Source:
# sulfur for peppers



## moonwolf (Sep 20, 2004)

I have sprinkled sulfur around my pepper plants in the past and am curious what you expert gardeners find if supplementing your soil with sulfur where you grow peppers? ....and where do you get your sulfur in powder form?


----------



## Marcia in MT (May 11, 2002)

We use sulfur. Our soil and water are alkaline, due to the dry climate and past glaciation. Lowering the pH makes nutrients more available to plants, and vegetables and certain flowers really show a difference in their growing.

We use pelletized sulfur, from a company called Plant Tone. They also make other, "natural" amendments.


----------



## T-Bone 369 (Jan 18, 2007)

We add a sprinkle of sulfer to the holes when we transplant (a tablespoon or so)- it seems to give the peppers much thicker walls and a deeper color. IIRC it's just a powder that came from FS in a small (one or two lbs?) bag. I am very careful when I lay out the garden in the spring not to put the onions in the location where the peppers were the previous season as sulfer makes sweet onions have a strong, hot taste.


----------



## Callieslamb (Feb 27, 2007)

I use epsom salt to help my peppers have thicker walls. My soil is almost neutral.


----------



## DoubleD (Jan 28, 2007)

Our soil tends to be acidic - so the only garden sulfur I use is for the the acid loving cranberries and blueberries.


----------

Exercise: Transcribe part of the sulfur thread: begin at the words that have "We use sulfur." and stop after "(Jan 18, 2007)". The listing after this point is separate material with no connection to the sulfur thread.

Dataset extract:
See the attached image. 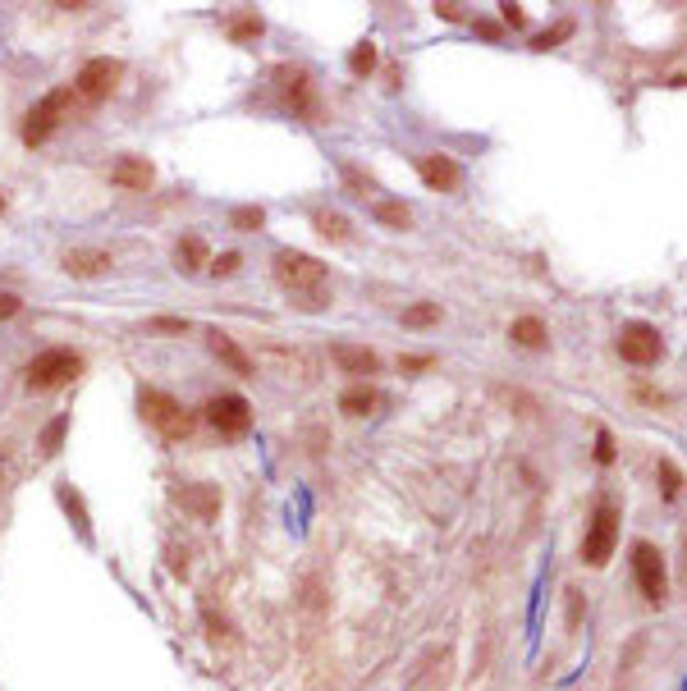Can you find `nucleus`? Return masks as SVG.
<instances>
[{
    "instance_id": "obj_26",
    "label": "nucleus",
    "mask_w": 687,
    "mask_h": 691,
    "mask_svg": "<svg viewBox=\"0 0 687 691\" xmlns=\"http://www.w3.org/2000/svg\"><path fill=\"white\" fill-rule=\"evenodd\" d=\"M372 215H376L381 225H390V229H408V225H413V211H408L404 202H386V197L372 206Z\"/></svg>"
},
{
    "instance_id": "obj_11",
    "label": "nucleus",
    "mask_w": 687,
    "mask_h": 691,
    "mask_svg": "<svg viewBox=\"0 0 687 691\" xmlns=\"http://www.w3.org/2000/svg\"><path fill=\"white\" fill-rule=\"evenodd\" d=\"M417 174H422V183H427L431 193H454V188L463 183V165H459L454 156H445V152L417 156Z\"/></svg>"
},
{
    "instance_id": "obj_34",
    "label": "nucleus",
    "mask_w": 687,
    "mask_h": 691,
    "mask_svg": "<svg viewBox=\"0 0 687 691\" xmlns=\"http://www.w3.org/2000/svg\"><path fill=\"white\" fill-rule=\"evenodd\" d=\"M147 325H152V330H161V334H184V330H188V320H184V316H152Z\"/></svg>"
},
{
    "instance_id": "obj_38",
    "label": "nucleus",
    "mask_w": 687,
    "mask_h": 691,
    "mask_svg": "<svg viewBox=\"0 0 687 691\" xmlns=\"http://www.w3.org/2000/svg\"><path fill=\"white\" fill-rule=\"evenodd\" d=\"M165 559H170V572H174V577H184V572H188V550L170 545V550H165Z\"/></svg>"
},
{
    "instance_id": "obj_18",
    "label": "nucleus",
    "mask_w": 687,
    "mask_h": 691,
    "mask_svg": "<svg viewBox=\"0 0 687 691\" xmlns=\"http://www.w3.org/2000/svg\"><path fill=\"white\" fill-rule=\"evenodd\" d=\"M509 339H513V349H527V353H541L545 343H550V330L541 316H518L509 325Z\"/></svg>"
},
{
    "instance_id": "obj_36",
    "label": "nucleus",
    "mask_w": 687,
    "mask_h": 691,
    "mask_svg": "<svg viewBox=\"0 0 687 691\" xmlns=\"http://www.w3.org/2000/svg\"><path fill=\"white\" fill-rule=\"evenodd\" d=\"M500 19H504V28H527V10L523 5H500Z\"/></svg>"
},
{
    "instance_id": "obj_15",
    "label": "nucleus",
    "mask_w": 687,
    "mask_h": 691,
    "mask_svg": "<svg viewBox=\"0 0 687 691\" xmlns=\"http://www.w3.org/2000/svg\"><path fill=\"white\" fill-rule=\"evenodd\" d=\"M111 183L124 188V193H147V188L156 183V165H152L147 156H120V161L111 165Z\"/></svg>"
},
{
    "instance_id": "obj_30",
    "label": "nucleus",
    "mask_w": 687,
    "mask_h": 691,
    "mask_svg": "<svg viewBox=\"0 0 687 691\" xmlns=\"http://www.w3.org/2000/svg\"><path fill=\"white\" fill-rule=\"evenodd\" d=\"M238 266H243V252H220V257H211V275L216 279H229V275H238Z\"/></svg>"
},
{
    "instance_id": "obj_25",
    "label": "nucleus",
    "mask_w": 687,
    "mask_h": 691,
    "mask_svg": "<svg viewBox=\"0 0 687 691\" xmlns=\"http://www.w3.org/2000/svg\"><path fill=\"white\" fill-rule=\"evenodd\" d=\"M440 302H413V307H404V325L408 330H431V325H440Z\"/></svg>"
},
{
    "instance_id": "obj_39",
    "label": "nucleus",
    "mask_w": 687,
    "mask_h": 691,
    "mask_svg": "<svg viewBox=\"0 0 687 691\" xmlns=\"http://www.w3.org/2000/svg\"><path fill=\"white\" fill-rule=\"evenodd\" d=\"M436 358H427V353H417V358H399V372H427Z\"/></svg>"
},
{
    "instance_id": "obj_20",
    "label": "nucleus",
    "mask_w": 687,
    "mask_h": 691,
    "mask_svg": "<svg viewBox=\"0 0 687 691\" xmlns=\"http://www.w3.org/2000/svg\"><path fill=\"white\" fill-rule=\"evenodd\" d=\"M312 229H316L321 238H330V243H349V238H354V225L344 220L339 211H330V206H316V211H312Z\"/></svg>"
},
{
    "instance_id": "obj_5",
    "label": "nucleus",
    "mask_w": 687,
    "mask_h": 691,
    "mask_svg": "<svg viewBox=\"0 0 687 691\" xmlns=\"http://www.w3.org/2000/svg\"><path fill=\"white\" fill-rule=\"evenodd\" d=\"M79 376H83V358L74 349H42L28 362V390L33 394H51V390H60Z\"/></svg>"
},
{
    "instance_id": "obj_1",
    "label": "nucleus",
    "mask_w": 687,
    "mask_h": 691,
    "mask_svg": "<svg viewBox=\"0 0 687 691\" xmlns=\"http://www.w3.org/2000/svg\"><path fill=\"white\" fill-rule=\"evenodd\" d=\"M270 270H275V284L302 307V311H325L330 307V275H325V261L312 257V252H298V247H284L270 257Z\"/></svg>"
},
{
    "instance_id": "obj_14",
    "label": "nucleus",
    "mask_w": 687,
    "mask_h": 691,
    "mask_svg": "<svg viewBox=\"0 0 687 691\" xmlns=\"http://www.w3.org/2000/svg\"><path fill=\"white\" fill-rule=\"evenodd\" d=\"M174 499H179V508L184 513H193L197 522H216L220 518V486H211V481H193V486H184V490H174Z\"/></svg>"
},
{
    "instance_id": "obj_17",
    "label": "nucleus",
    "mask_w": 687,
    "mask_h": 691,
    "mask_svg": "<svg viewBox=\"0 0 687 691\" xmlns=\"http://www.w3.org/2000/svg\"><path fill=\"white\" fill-rule=\"evenodd\" d=\"M206 266H211L206 238H202V234H184V238L174 243V270H179V275H197V270H206Z\"/></svg>"
},
{
    "instance_id": "obj_32",
    "label": "nucleus",
    "mask_w": 687,
    "mask_h": 691,
    "mask_svg": "<svg viewBox=\"0 0 687 691\" xmlns=\"http://www.w3.org/2000/svg\"><path fill=\"white\" fill-rule=\"evenodd\" d=\"M339 174H344V183H349L358 197H367V193H372V174H363L358 165H339Z\"/></svg>"
},
{
    "instance_id": "obj_2",
    "label": "nucleus",
    "mask_w": 687,
    "mask_h": 691,
    "mask_svg": "<svg viewBox=\"0 0 687 691\" xmlns=\"http://www.w3.org/2000/svg\"><path fill=\"white\" fill-rule=\"evenodd\" d=\"M266 83H270V101H275L280 115H289L298 124H321L325 120L321 92H316V83H312V74L302 65H275L266 74Z\"/></svg>"
},
{
    "instance_id": "obj_4",
    "label": "nucleus",
    "mask_w": 687,
    "mask_h": 691,
    "mask_svg": "<svg viewBox=\"0 0 687 691\" xmlns=\"http://www.w3.org/2000/svg\"><path fill=\"white\" fill-rule=\"evenodd\" d=\"M138 413L152 431H161L165 440H188L197 431V413H188L174 394L165 390H138Z\"/></svg>"
},
{
    "instance_id": "obj_8",
    "label": "nucleus",
    "mask_w": 687,
    "mask_h": 691,
    "mask_svg": "<svg viewBox=\"0 0 687 691\" xmlns=\"http://www.w3.org/2000/svg\"><path fill=\"white\" fill-rule=\"evenodd\" d=\"M632 581H637L646 604H664L669 600V568H664V554L650 540L632 545Z\"/></svg>"
},
{
    "instance_id": "obj_23",
    "label": "nucleus",
    "mask_w": 687,
    "mask_h": 691,
    "mask_svg": "<svg viewBox=\"0 0 687 691\" xmlns=\"http://www.w3.org/2000/svg\"><path fill=\"white\" fill-rule=\"evenodd\" d=\"M376 65H381V51H376V42L367 37V42H358L354 51H349V74L354 79H372L376 74Z\"/></svg>"
},
{
    "instance_id": "obj_12",
    "label": "nucleus",
    "mask_w": 687,
    "mask_h": 691,
    "mask_svg": "<svg viewBox=\"0 0 687 691\" xmlns=\"http://www.w3.org/2000/svg\"><path fill=\"white\" fill-rule=\"evenodd\" d=\"M330 362L344 372V376H358V385H367V376L381 372V358L363 343H330Z\"/></svg>"
},
{
    "instance_id": "obj_13",
    "label": "nucleus",
    "mask_w": 687,
    "mask_h": 691,
    "mask_svg": "<svg viewBox=\"0 0 687 691\" xmlns=\"http://www.w3.org/2000/svg\"><path fill=\"white\" fill-rule=\"evenodd\" d=\"M111 266H115V257L106 247H69L60 257V270L74 279H101V275H111Z\"/></svg>"
},
{
    "instance_id": "obj_24",
    "label": "nucleus",
    "mask_w": 687,
    "mask_h": 691,
    "mask_svg": "<svg viewBox=\"0 0 687 691\" xmlns=\"http://www.w3.org/2000/svg\"><path fill=\"white\" fill-rule=\"evenodd\" d=\"M65 431H69V413H60V417H51V422L42 426V435H37L42 458H56V454L65 449Z\"/></svg>"
},
{
    "instance_id": "obj_22",
    "label": "nucleus",
    "mask_w": 687,
    "mask_h": 691,
    "mask_svg": "<svg viewBox=\"0 0 687 691\" xmlns=\"http://www.w3.org/2000/svg\"><path fill=\"white\" fill-rule=\"evenodd\" d=\"M266 33V24L257 19V15H234L229 24H225V37L234 42V47H248V42H257Z\"/></svg>"
},
{
    "instance_id": "obj_28",
    "label": "nucleus",
    "mask_w": 687,
    "mask_h": 691,
    "mask_svg": "<svg viewBox=\"0 0 687 691\" xmlns=\"http://www.w3.org/2000/svg\"><path fill=\"white\" fill-rule=\"evenodd\" d=\"M655 476H660V495H664V499H678V495H682V472H678L669 458H660Z\"/></svg>"
},
{
    "instance_id": "obj_6",
    "label": "nucleus",
    "mask_w": 687,
    "mask_h": 691,
    "mask_svg": "<svg viewBox=\"0 0 687 691\" xmlns=\"http://www.w3.org/2000/svg\"><path fill=\"white\" fill-rule=\"evenodd\" d=\"M79 101V92H74V83L69 88H56V92H47L28 115H24V129H19V138H24V147H42L56 129H60V120H65V110Z\"/></svg>"
},
{
    "instance_id": "obj_16",
    "label": "nucleus",
    "mask_w": 687,
    "mask_h": 691,
    "mask_svg": "<svg viewBox=\"0 0 687 691\" xmlns=\"http://www.w3.org/2000/svg\"><path fill=\"white\" fill-rule=\"evenodd\" d=\"M206 349H211V353L220 358V367H229L234 376H252V372H257V367H252V358L238 349V343H234L225 330H206Z\"/></svg>"
},
{
    "instance_id": "obj_37",
    "label": "nucleus",
    "mask_w": 687,
    "mask_h": 691,
    "mask_svg": "<svg viewBox=\"0 0 687 691\" xmlns=\"http://www.w3.org/2000/svg\"><path fill=\"white\" fill-rule=\"evenodd\" d=\"M564 595H568V632H577V623H582V591L568 586Z\"/></svg>"
},
{
    "instance_id": "obj_35",
    "label": "nucleus",
    "mask_w": 687,
    "mask_h": 691,
    "mask_svg": "<svg viewBox=\"0 0 687 691\" xmlns=\"http://www.w3.org/2000/svg\"><path fill=\"white\" fill-rule=\"evenodd\" d=\"M24 311V298L19 293H5V288H0V320H15Z\"/></svg>"
},
{
    "instance_id": "obj_9",
    "label": "nucleus",
    "mask_w": 687,
    "mask_h": 691,
    "mask_svg": "<svg viewBox=\"0 0 687 691\" xmlns=\"http://www.w3.org/2000/svg\"><path fill=\"white\" fill-rule=\"evenodd\" d=\"M660 353H664V339H660V330L650 320H628L618 330V358L628 367H655Z\"/></svg>"
},
{
    "instance_id": "obj_21",
    "label": "nucleus",
    "mask_w": 687,
    "mask_h": 691,
    "mask_svg": "<svg viewBox=\"0 0 687 691\" xmlns=\"http://www.w3.org/2000/svg\"><path fill=\"white\" fill-rule=\"evenodd\" d=\"M376 403H381V394L372 385H349L339 394V413L344 417H367V413H376Z\"/></svg>"
},
{
    "instance_id": "obj_41",
    "label": "nucleus",
    "mask_w": 687,
    "mask_h": 691,
    "mask_svg": "<svg viewBox=\"0 0 687 691\" xmlns=\"http://www.w3.org/2000/svg\"><path fill=\"white\" fill-rule=\"evenodd\" d=\"M0 211H5V188H0Z\"/></svg>"
},
{
    "instance_id": "obj_7",
    "label": "nucleus",
    "mask_w": 687,
    "mask_h": 691,
    "mask_svg": "<svg viewBox=\"0 0 687 691\" xmlns=\"http://www.w3.org/2000/svg\"><path fill=\"white\" fill-rule=\"evenodd\" d=\"M202 422L220 435V440H243L252 431V403L243 394H211L202 403Z\"/></svg>"
},
{
    "instance_id": "obj_27",
    "label": "nucleus",
    "mask_w": 687,
    "mask_h": 691,
    "mask_svg": "<svg viewBox=\"0 0 687 691\" xmlns=\"http://www.w3.org/2000/svg\"><path fill=\"white\" fill-rule=\"evenodd\" d=\"M266 225V211L261 206H234L229 211V229H238V234H257Z\"/></svg>"
},
{
    "instance_id": "obj_10",
    "label": "nucleus",
    "mask_w": 687,
    "mask_h": 691,
    "mask_svg": "<svg viewBox=\"0 0 687 691\" xmlns=\"http://www.w3.org/2000/svg\"><path fill=\"white\" fill-rule=\"evenodd\" d=\"M120 79H124V65H120V60H111V56H92V60L79 69L74 92H79L83 101H106V97L120 88Z\"/></svg>"
},
{
    "instance_id": "obj_33",
    "label": "nucleus",
    "mask_w": 687,
    "mask_h": 691,
    "mask_svg": "<svg viewBox=\"0 0 687 691\" xmlns=\"http://www.w3.org/2000/svg\"><path fill=\"white\" fill-rule=\"evenodd\" d=\"M436 19H445V24H468V5H459V0H436Z\"/></svg>"
},
{
    "instance_id": "obj_19",
    "label": "nucleus",
    "mask_w": 687,
    "mask_h": 691,
    "mask_svg": "<svg viewBox=\"0 0 687 691\" xmlns=\"http://www.w3.org/2000/svg\"><path fill=\"white\" fill-rule=\"evenodd\" d=\"M56 499H60V508H65V513L74 518L79 536H83V540L92 545V518H88V504H83V495H79V490H74L69 481H60V486H56Z\"/></svg>"
},
{
    "instance_id": "obj_40",
    "label": "nucleus",
    "mask_w": 687,
    "mask_h": 691,
    "mask_svg": "<svg viewBox=\"0 0 687 691\" xmlns=\"http://www.w3.org/2000/svg\"><path fill=\"white\" fill-rule=\"evenodd\" d=\"M477 33H481L486 42H500V37H504V28H500V24H491V19H477Z\"/></svg>"
},
{
    "instance_id": "obj_31",
    "label": "nucleus",
    "mask_w": 687,
    "mask_h": 691,
    "mask_svg": "<svg viewBox=\"0 0 687 691\" xmlns=\"http://www.w3.org/2000/svg\"><path fill=\"white\" fill-rule=\"evenodd\" d=\"M614 458H618V449H614V431H605V426H600V431H596V463H600V467H609Z\"/></svg>"
},
{
    "instance_id": "obj_3",
    "label": "nucleus",
    "mask_w": 687,
    "mask_h": 691,
    "mask_svg": "<svg viewBox=\"0 0 687 691\" xmlns=\"http://www.w3.org/2000/svg\"><path fill=\"white\" fill-rule=\"evenodd\" d=\"M618 522H623L618 504H614L609 495H600V499H596V508H591V518H587L582 550H577L587 568H605V563L614 559V545H618Z\"/></svg>"
},
{
    "instance_id": "obj_29",
    "label": "nucleus",
    "mask_w": 687,
    "mask_h": 691,
    "mask_svg": "<svg viewBox=\"0 0 687 691\" xmlns=\"http://www.w3.org/2000/svg\"><path fill=\"white\" fill-rule=\"evenodd\" d=\"M573 28H577V24H573V19H559V24H555V28H550V33H541V37H536V42H532V51H555V47H559V42H564V37H573Z\"/></svg>"
}]
</instances>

Solution for this exercise:
We use sulfur. Our soil and water are alkaline, due to the dry climate and past glaciation. Lowering the pH makes nutrients more available to plants, and vegetables and certain flowers really show a difference in their growing.

We use pelletized sulfur, from a company called Plant Tone. They also make other, "natural" amendments.


----------



## T-Bone 369 (Jan 18, 2007)